Energy-wise, traditional steam–reheat mogul conditioning is among the highest specific energy users in confectionery plants; a properly designed desiccant-based solution can reduce the annual energy bill by 30–45%.
Practical Example
A Turkish jellybean producer is commissioning a 12 t/day mogul line. Design data:
• Mogul stove-room volume: 720 m³ (12 × 10 × 6 m) • Target environment: 32°C / 25% RH (dew point ≈ 9°C) • Starch circulation: 8 t/h, 0.8 kg water removed per cycle • Total moisture load: 26 kg/h (jelly surface + outdoor air + personnel infiltration)
Selection: NKT ADP2000-9500 series silica gel rotor dehumidifier, ADP6000 model • Process capacity: 6,000 m³/h • Reactivation: 95 kW natural gas burner • Outlet dew point: 5°Cdp (4°C margin below target) • Reheat line integrated with condenser heat recovery
Post-commissioning measurements: • Product shape-retention success: 88% → 98% • Starch moisture average: 5.8% (deviation ±0.4) • Annual waste reduction: 95 t/year × 2,200 USD/t ≈ 209,000 USD • Energy savings: 38% versus the legacy steam–reheat system (210 MWh/year)
Engineering Note
Engineering criteria for mogul-line conditioning design:
• Dew point setpoint logic — use dew point setpoint instead of RH; even if ambient temperature drifts, starch moisture equilibrium remains stable. Practical band: 5–8°Cdp. • Starch re-entry temperature — starch returning from the separation station may sit at 50–55°C; gradual cooling and moisture rebalancing are required before reuse on trays. • Airflow pattern — push-pull configuration (top supply, bottom return) provides laminar flow over the tray bed; turbulence lifts and disperses starch. • Dual-stage filtration — F7 + F9 filters prevent starch dust from reaching the rotor and heaters; otherwise rotor life drops from 10 years to 2. • Explosion-proof design — starch MIE (minimum ignition energy) is ~30 mJ; ATEX Zone 22 rated equipment is recommended. • Cooling capacity — desiccant rotor outlet is warm (45–55°C); a downstream cooling coil is necessary for a 32°C setpoint, and chiller sizing must follow the moisture-load calculation.

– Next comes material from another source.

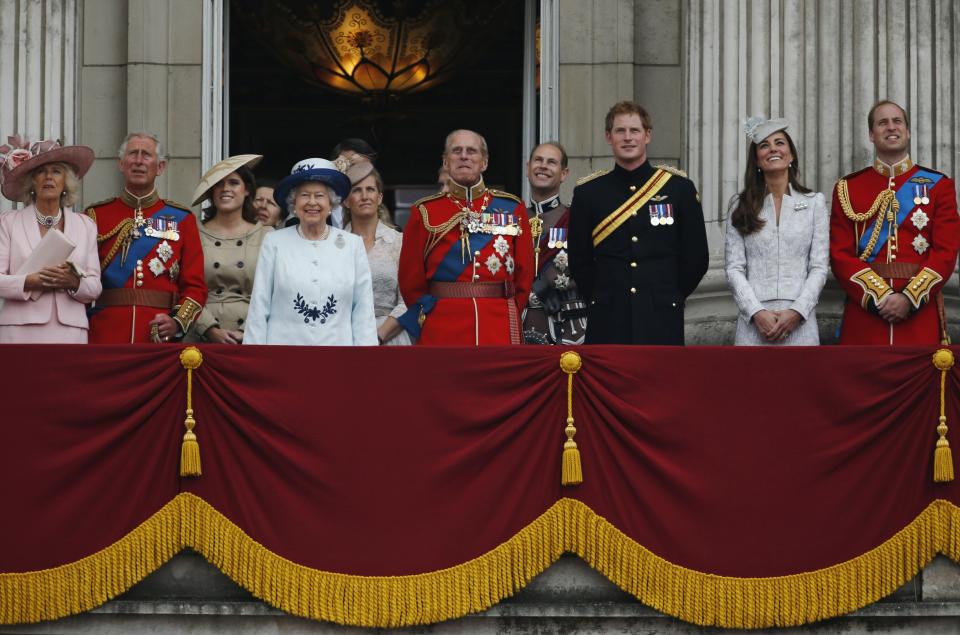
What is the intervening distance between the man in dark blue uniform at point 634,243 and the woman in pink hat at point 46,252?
2.47 m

For dew point measurement, a chilled mirror dew point meter or a high-accuracy capacitive sensor (±2% RH @ 0–60°C) is recommended.
NKT Application Link
For mogul-line conditioning, NKT typically deploys silica gel rotor units from the ADP2000-9500 and AD1000-3100 series. Both reliably reach low dew point targets (−15 to +5°Cdp), and with modulating reactivation plus a VFD-driven process fan they respond to variable load profiles with 30%+ energy savings.
NKT's design approach in mogul plants includes: 1. Dew-point-based PID control — starch moisture equilibrium independent of RH drift 2. Reheat heat recovery — desiccant rotor reactivation waste heat covers 50–70% of stove-room reheat demand 3. ATEX Zone 22 rated rotor enclosure and heater — starch-dust safety requirement 4. Modbus/BACnet integration — connects to plant SCADA, reports dew point, starch-bed temperature, and energy consumption 5. Dual-stage filtration cassette — fast field-serviceable changeover
Across Turkish and export references, NKT has commissioned this architecture in 50+ jelly/marshmallow/fondant plants; a climate-tracking module provides remote seasonal performance monitoring.